GOODYEAR, Ariz. -- In the wake of the Sandy Hook Elementary shootings, the education community has felt a great loss. It's also faced new challenges.

"A lot of good things have been done in terms of support for those victims, but there's also this side of the impact that's not a good's been very difficult for districts," said Dr. Dennis Rynyon. 

Runyon is the Superintendent of Agua Fria Union High School District. His is one of several districts now having to sort through threats, most made on the Internet, built to capitalize on a tense time.

"It's usually a threat to the environment, usually something about I'm going to bring a gun or I'm going to bring a weapon or somebody's going to get hurt," he said.

One of those threats made this week targeted Desert Edge High School.

Administrators said it came from a Facebook post that's since been taken down, and said they believe all students are safe.

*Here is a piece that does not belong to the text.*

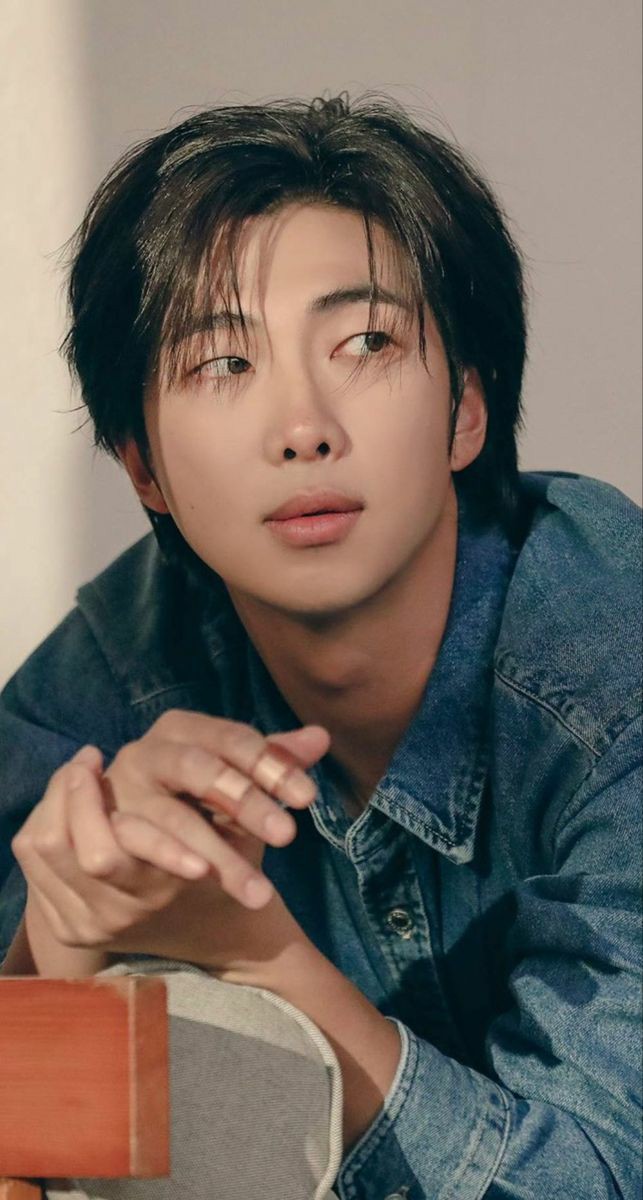 ریپ و ریت کنین واسه افتخار آرمی🔥:

WE LOVE YOU NAMJOON 
SO PROUD OF YOU NAMJOON
WE LOVE YOU NAMJOON 
SO PROUD OF YOU NAMJOON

They've added extra security this week to calm nerves, but that's not much consolation  for Trona Prince, whose daughter attends Desert Edge.

"My daughter saying 'Oh there's cops here with guns going around checking classrooms,' or this and that doesn't make it easier to digest," she said.

This is the latest in a slew of scares, from an alleged gunman spotted near a Scottsdale middle school, to a student dressed as the Joker in Glendale.

Administrators say parents need to check in with their child to remind them that threats are taken seriously.